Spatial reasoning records

┌──

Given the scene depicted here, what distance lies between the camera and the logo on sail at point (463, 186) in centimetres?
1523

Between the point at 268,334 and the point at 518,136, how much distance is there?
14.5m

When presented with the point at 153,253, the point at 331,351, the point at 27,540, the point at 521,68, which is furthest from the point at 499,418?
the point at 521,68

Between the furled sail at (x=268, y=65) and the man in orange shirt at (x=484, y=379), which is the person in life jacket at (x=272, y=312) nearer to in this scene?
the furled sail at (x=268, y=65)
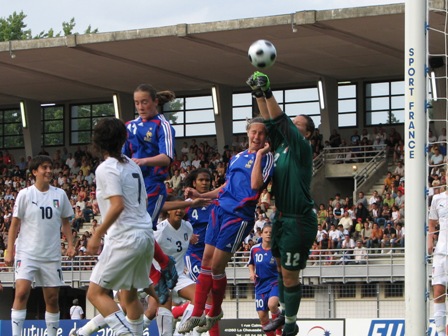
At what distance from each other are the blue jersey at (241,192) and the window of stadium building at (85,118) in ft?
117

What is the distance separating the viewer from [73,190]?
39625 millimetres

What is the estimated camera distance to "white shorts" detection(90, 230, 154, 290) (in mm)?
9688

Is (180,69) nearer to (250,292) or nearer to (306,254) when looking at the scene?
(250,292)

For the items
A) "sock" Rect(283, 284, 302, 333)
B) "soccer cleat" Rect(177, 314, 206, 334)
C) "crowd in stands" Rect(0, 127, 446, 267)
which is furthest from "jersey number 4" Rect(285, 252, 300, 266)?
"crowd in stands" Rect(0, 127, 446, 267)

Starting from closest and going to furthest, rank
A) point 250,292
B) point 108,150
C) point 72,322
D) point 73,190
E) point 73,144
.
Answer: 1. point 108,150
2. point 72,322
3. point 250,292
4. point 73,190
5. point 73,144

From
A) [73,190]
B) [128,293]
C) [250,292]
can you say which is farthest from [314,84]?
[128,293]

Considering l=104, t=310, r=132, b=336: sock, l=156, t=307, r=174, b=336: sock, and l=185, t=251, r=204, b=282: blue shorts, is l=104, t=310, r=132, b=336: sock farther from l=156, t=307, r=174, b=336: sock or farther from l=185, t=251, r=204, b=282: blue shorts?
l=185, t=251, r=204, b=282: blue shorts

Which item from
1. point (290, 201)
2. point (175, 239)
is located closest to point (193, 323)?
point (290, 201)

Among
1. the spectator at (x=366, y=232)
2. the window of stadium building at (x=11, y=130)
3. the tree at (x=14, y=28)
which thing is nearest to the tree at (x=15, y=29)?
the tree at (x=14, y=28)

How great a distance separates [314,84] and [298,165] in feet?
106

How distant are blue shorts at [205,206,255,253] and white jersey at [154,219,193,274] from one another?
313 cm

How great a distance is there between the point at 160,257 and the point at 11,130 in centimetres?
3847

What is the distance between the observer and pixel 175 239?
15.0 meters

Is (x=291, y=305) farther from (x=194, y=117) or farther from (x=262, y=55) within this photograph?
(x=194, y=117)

└──

• Given exercise
Reproduce every one of the records above word for word, omitting the pictures.

• Output of the exercise
Given the scene depicted here, what distance lies between the camera and the logo on sail at point (463, 186) in centimetres?
1523

Between the point at 268,334 and the point at 518,136, how much distance is there?
14.5m

When presented with the point at 153,253, the point at 331,351, the point at 27,540, the point at 521,68, which is furthest from the point at 499,418?
the point at 521,68

Between the furled sail at (x=268, y=65) and the man in orange shirt at (x=484, y=379), which is the person in life jacket at (x=272, y=312) nearer to in this scene?
the furled sail at (x=268, y=65)
At what distance from each other are the blue jersey at (241,192) and the window of stadium building at (85,118) in ft?
117

What is the distance separating the viewer from [73,190]?
39625 millimetres

What is the estimated camera distance to "white shorts" detection(90, 230, 154, 290) (in mm)?
9688

Is (180,69) nearer to (250,292) or nearer to (306,254) when looking at the scene?
(250,292)

For the items
A) "sock" Rect(283, 284, 302, 333)
B) "soccer cleat" Rect(177, 314, 206, 334)
C) "crowd in stands" Rect(0, 127, 446, 267)
which is furthest from "jersey number 4" Rect(285, 252, 300, 266)?
"crowd in stands" Rect(0, 127, 446, 267)

Starting from closest and going to furthest, rank
A) point 250,292
B) point 108,150
C) point 72,322
D) point 73,190
E) point 73,144
.
Answer: 1. point 108,150
2. point 72,322
3. point 250,292
4. point 73,190
5. point 73,144

From
A) [73,190]
B) [128,293]
C) [250,292]
can you say which is farthest from [314,84]?
[128,293]

Considering l=104, t=310, r=132, b=336: sock, l=156, t=307, r=174, b=336: sock, and l=185, t=251, r=204, b=282: blue shorts, is l=104, t=310, r=132, b=336: sock farther from l=156, t=307, r=174, b=336: sock or farther from l=185, t=251, r=204, b=282: blue shorts?
l=185, t=251, r=204, b=282: blue shorts

Which item from
1. point (290, 201)
2. point (175, 239)
is located closest to point (193, 323)?
point (290, 201)

Among
1. the spectator at (x=366, y=232)
2. the window of stadium building at (x=11, y=130)
3. the tree at (x=14, y=28)
which thing is nearest to the tree at (x=15, y=29)?
the tree at (x=14, y=28)

How great a distance separates [314,84] and [298,165] in feet?
106

How distant are blue shorts at [205,206,255,253] and white jersey at [154,219,193,274] from one another?
313 cm

How great a distance is there between the point at 160,257 and the point at 11,130 in centimetres?
3847

What is the distance between the observer and pixel 175 239?
15.0 meters

Is (x=291, y=305) farther from (x=194, y=117) or farther from (x=262, y=55) within this photograph?
(x=194, y=117)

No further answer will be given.